━━━━━ PROVIDED RECORDS
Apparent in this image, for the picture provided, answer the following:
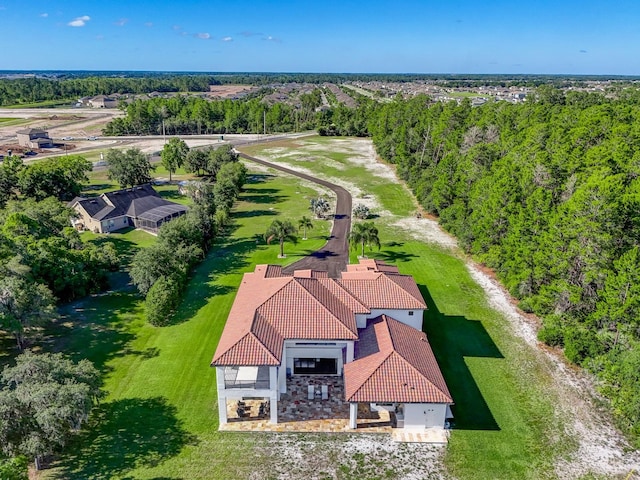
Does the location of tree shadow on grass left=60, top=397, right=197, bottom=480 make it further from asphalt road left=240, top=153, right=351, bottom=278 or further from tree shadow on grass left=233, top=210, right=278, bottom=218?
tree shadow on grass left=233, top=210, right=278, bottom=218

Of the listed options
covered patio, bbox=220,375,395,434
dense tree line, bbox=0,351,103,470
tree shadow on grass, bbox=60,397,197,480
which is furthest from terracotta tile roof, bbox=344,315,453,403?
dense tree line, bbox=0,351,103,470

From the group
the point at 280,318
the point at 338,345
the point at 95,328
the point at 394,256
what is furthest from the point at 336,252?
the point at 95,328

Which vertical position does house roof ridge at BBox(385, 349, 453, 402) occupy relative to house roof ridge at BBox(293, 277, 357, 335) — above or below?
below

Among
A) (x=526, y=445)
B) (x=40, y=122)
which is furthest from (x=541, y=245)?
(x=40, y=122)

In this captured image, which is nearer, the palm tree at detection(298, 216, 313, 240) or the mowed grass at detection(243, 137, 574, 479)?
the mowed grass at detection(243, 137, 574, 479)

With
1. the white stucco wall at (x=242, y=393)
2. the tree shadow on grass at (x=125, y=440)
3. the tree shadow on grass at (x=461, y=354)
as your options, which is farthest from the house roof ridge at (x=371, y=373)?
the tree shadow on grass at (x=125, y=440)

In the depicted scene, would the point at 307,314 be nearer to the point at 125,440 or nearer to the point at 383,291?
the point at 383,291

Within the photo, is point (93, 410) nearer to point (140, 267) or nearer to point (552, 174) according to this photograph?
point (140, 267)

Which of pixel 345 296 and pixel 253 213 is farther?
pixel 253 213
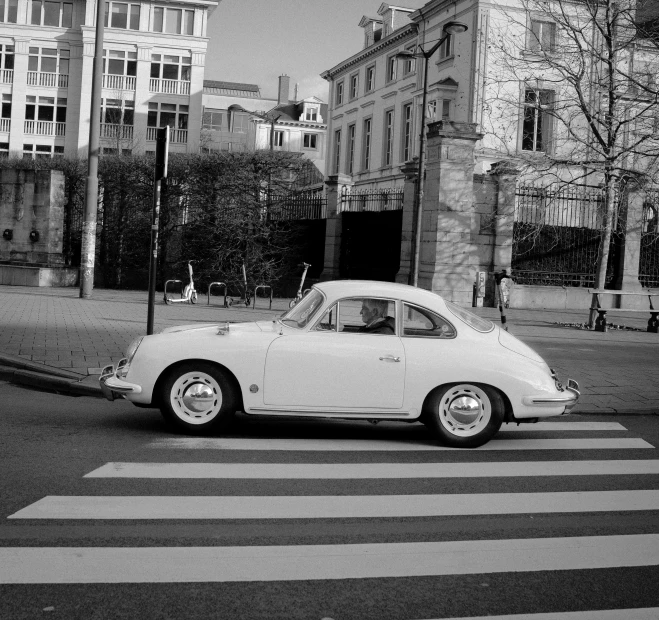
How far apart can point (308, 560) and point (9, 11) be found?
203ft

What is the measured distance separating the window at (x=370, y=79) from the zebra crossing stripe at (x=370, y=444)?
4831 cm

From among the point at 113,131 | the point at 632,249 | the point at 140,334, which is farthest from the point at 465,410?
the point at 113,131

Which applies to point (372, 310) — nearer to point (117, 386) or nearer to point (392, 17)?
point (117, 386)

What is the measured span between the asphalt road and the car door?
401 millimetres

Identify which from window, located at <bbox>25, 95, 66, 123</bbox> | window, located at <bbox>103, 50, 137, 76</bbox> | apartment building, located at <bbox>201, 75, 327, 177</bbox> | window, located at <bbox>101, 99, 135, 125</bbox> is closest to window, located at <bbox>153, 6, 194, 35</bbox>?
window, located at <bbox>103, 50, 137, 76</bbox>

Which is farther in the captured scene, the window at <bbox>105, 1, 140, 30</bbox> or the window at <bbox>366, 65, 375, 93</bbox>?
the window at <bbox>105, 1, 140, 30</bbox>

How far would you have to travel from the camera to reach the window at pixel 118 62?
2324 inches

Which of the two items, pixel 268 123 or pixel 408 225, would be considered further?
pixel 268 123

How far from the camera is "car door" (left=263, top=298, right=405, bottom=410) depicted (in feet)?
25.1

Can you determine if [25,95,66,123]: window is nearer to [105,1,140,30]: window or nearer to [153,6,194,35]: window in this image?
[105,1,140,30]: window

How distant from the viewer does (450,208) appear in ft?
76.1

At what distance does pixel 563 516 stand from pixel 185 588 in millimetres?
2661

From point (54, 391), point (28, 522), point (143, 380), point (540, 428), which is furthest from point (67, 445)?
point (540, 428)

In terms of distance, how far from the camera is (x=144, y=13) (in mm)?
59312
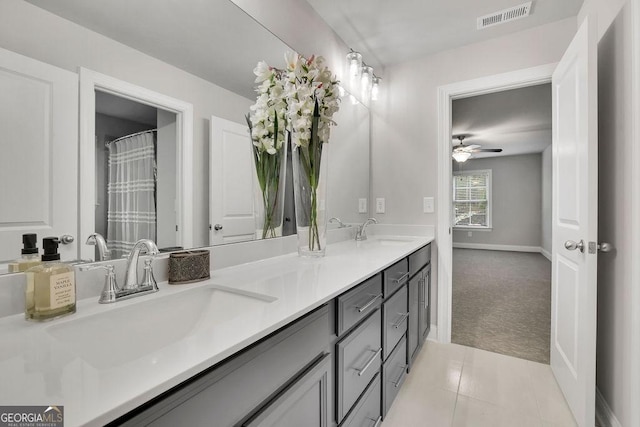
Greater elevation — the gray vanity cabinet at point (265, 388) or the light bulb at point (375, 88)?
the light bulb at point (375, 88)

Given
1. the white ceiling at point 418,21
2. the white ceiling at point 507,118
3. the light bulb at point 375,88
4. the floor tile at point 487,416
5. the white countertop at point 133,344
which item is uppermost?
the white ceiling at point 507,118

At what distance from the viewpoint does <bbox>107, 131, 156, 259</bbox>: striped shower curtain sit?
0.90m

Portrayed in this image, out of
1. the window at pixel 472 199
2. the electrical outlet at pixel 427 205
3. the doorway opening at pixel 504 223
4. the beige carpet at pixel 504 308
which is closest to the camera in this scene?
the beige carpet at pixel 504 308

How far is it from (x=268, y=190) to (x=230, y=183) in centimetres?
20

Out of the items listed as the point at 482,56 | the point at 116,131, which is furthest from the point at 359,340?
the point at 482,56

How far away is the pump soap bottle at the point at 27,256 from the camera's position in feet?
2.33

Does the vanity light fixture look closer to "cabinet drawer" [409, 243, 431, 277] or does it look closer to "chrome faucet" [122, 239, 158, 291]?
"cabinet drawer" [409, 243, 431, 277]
━━━━━━━━━━
Please write out all the items again, changing "asphalt road" to "paved road" wherever it occurs and keeping everything else the same. Leave the pictures out of your answer.

COMPLETED EXERCISE
Apparent in this image, for the picture provided, answer the following:
Does the location of tree shadow on grass left=60, top=397, right=197, bottom=480 make it further from paved road left=240, top=153, right=351, bottom=278 or further from tree shadow on grass left=233, top=210, right=278, bottom=218?
tree shadow on grass left=233, top=210, right=278, bottom=218

Of the listed options
covered patio, bbox=220,375,395,434
dense tree line, bbox=0,351,103,470
tree shadow on grass, bbox=60,397,197,480
which is furthest from terracotta tile roof, bbox=344,315,453,403?
dense tree line, bbox=0,351,103,470

From the group
the point at 280,318
the point at 338,345
the point at 95,328
the point at 394,256
what is furthest from the point at 336,252?
the point at 95,328

Which vertical position does house roof ridge at BBox(385, 349, 453, 402) occupy relative to house roof ridge at BBox(293, 277, 357, 335) — above or below?
below

Among
A) (x=526, y=445)
B) (x=40, y=122)
which is furthest from (x=541, y=245)?
(x=40, y=122)

In this captured image, which is nearer, the palm tree at detection(298, 216, 313, 240) or the mowed grass at detection(243, 137, 574, 479)?
the mowed grass at detection(243, 137, 574, 479)

With
1. the white stucco wall at (x=242, y=393)
2. the tree shadow on grass at (x=125, y=440)
3. the tree shadow on grass at (x=461, y=354)
as your options, which is farthest from the house roof ridge at (x=371, y=373)?
the tree shadow on grass at (x=125, y=440)

In the depicted scene, would the point at 307,314 be nearer to the point at 125,440 or nearer to the point at 383,291?
the point at 383,291

Within the photo, is point (93, 410) nearer to point (140, 267) or nearer to point (552, 174) according to this photograph?
point (140, 267)

Which of pixel 345 296 and pixel 253 213 is farther?
pixel 253 213
How far apart can point (308, 560) and point (9, 11) be found?
203ft

What is the measured distance separating the window at (x=370, y=79) from the zebra crossing stripe at (x=370, y=444)?
4831 cm

From among the point at 113,131 | the point at 632,249 | the point at 140,334, which is farthest from the point at 465,410?
the point at 113,131

Which applies to point (372, 310) — nearer to point (117, 386) or nearer to point (392, 17)?
point (117, 386)

What is the measured span between the paved road and the car door?
401 millimetres

Identify which from window, located at <bbox>25, 95, 66, 123</bbox> | window, located at <bbox>103, 50, 137, 76</bbox> | apartment building, located at <bbox>201, 75, 327, 177</bbox> | window, located at <bbox>101, 99, 135, 125</bbox> is closest to window, located at <bbox>153, 6, 194, 35</bbox>?
window, located at <bbox>103, 50, 137, 76</bbox>

Which is farther in the captured scene, the window at <bbox>105, 1, 140, 30</bbox> or the window at <bbox>366, 65, 375, 93</bbox>?
the window at <bbox>105, 1, 140, 30</bbox>

How far would you have to travel from the camera to reach the window at pixel 118 62?
2324 inches

Which of the two items, pixel 268 123 or pixel 408 225, would be considered further?
pixel 268 123

How far from the camera is "car door" (left=263, top=298, right=405, bottom=410) depicted (in feet)?
25.1

Can you determine if [25,95,66,123]: window is nearer to [105,1,140,30]: window or nearer to [153,6,194,35]: window in this image?
[105,1,140,30]: window

How distant from the viewer does (450,208) appear in ft?
76.1

At what distance does pixel 563 516 stand from pixel 185 588 in millimetres?
2661

From point (54, 391), point (28, 522), point (143, 380), point (540, 428), which is furthest from point (67, 445)?
point (540, 428)

In terms of distance, how far from the camera is (x=144, y=13) (in mm)?
59312
Greater elevation — the gray vanity cabinet at point (265, 388) or the light bulb at point (375, 88)?
the light bulb at point (375, 88)

Given
1. the white ceiling at point 418,21
2. the white ceiling at point 507,118
3. the light bulb at point 375,88
4. the floor tile at point 487,416
5. the white countertop at point 133,344
which item is uppermost?
the white ceiling at point 507,118

At what distance from the viewpoint does <bbox>107, 131, 156, 259</bbox>: striped shower curtain sit?
0.90m

Portrayed in this image, out of
1. the window at pixel 472 199
2. the electrical outlet at pixel 427 205
3. the doorway opening at pixel 504 223
4. the beige carpet at pixel 504 308
which is closest to the camera in this scene?
the beige carpet at pixel 504 308

How far is it from (x=268, y=190) to (x=230, y=183) in centimetres?
20

Out of the items listed as the point at 482,56 | the point at 116,131, which is furthest from the point at 359,340?
the point at 482,56

How far away is the pump soap bottle at the point at 27,256 from the camera's position in feet?
2.33

Does the vanity light fixture look closer to "cabinet drawer" [409, 243, 431, 277] or does it look closer to "chrome faucet" [122, 239, 158, 291]?
"cabinet drawer" [409, 243, 431, 277]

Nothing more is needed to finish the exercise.